Thursday, August 12, 2021

No nyah-nyahs for you!

 The keep-your-shirt-tucked-in Force has always been strong in the NASH-unal FOOT-ball League (as Howard Cosell used to pronounce it). So I guess we should have figured this was coming.

"This" being the NFL's recent pronouncement that, henceforth and forevermore, the league would be cracking down on taunting, and NO EXCEPTIONS. The minions will obey the laws of sportsmanship (and good grooming, too!), or else.

I suppose we should applaud this nod to propriety and straightenin'-up-and-flyin'-right. After all, football is no place for cheap shots, even if it frequently is.

That's not the issue. The issue is it's the NFL. and we've seen the way it already enforces its taunting rule. And so there are questions.

Such as, what will the league consider taunting under its enhanced enforcement?

Because a lot of what it already considers taunting frequently isn't taunting, at least the way the Blob understands it. And that's a problem.

I mean, will it be taunting when two linemen start jawing at each other after a particularly contentious play, of which there are a bunch every game?

Will it be taunting when a quarterback gets hit late on an out of bounds play, leaps up and gets in the perpetrator's face to show he won't be intimidated?

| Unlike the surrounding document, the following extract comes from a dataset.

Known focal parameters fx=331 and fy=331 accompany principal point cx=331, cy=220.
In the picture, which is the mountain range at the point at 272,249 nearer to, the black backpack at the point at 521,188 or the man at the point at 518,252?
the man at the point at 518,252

Will it be taunting when a pass rusher sacks the QB and whispers "All night, old man, all night long ..."?

'Cause that exact thing actually happened one time.

It was Bubba Smith who said it to Bart Starr, and the year was 1967. Re-read Jerry Kramer's "Instant Replay" and you'll find it. 

Point is, a little trash-talking -- taunting? -- has been part of the football culture forever. The game's a demolition derby, large men smashing into one another at light speed, and hefty reserves of testosterone are required to play it. And testosterone makes you do and say things. Testosterone has quite a mouth on it.

It can also choreograph. See: Elmo Wright and Billy "White Shoes" Johnson, the NFL's seminal end-zone dancers, high-steppin' in the end zone.

See also: Deion Sanders strutting across the goal line with his hand on the back of his head. Or Chuck Bednarik exulting over Frank Gifford's stretched-out body after knocking the consciousness out of him, one of the NFL's alltime iconic images.

How much of that will now be a flag and 15 yards? Or a flag, 15 yards and a fine?

Look. No one's saying here that taunting an opponent is a good thing, or should be emulated by kids on youth football fields.  But there's a fine line between behavior that's beyond the pale and behavior that just flows from the emotion and intensity of the game. And the NFL hasn't always been particularly discerning about the difference.

Which is why this crackdown might wind up being cracked.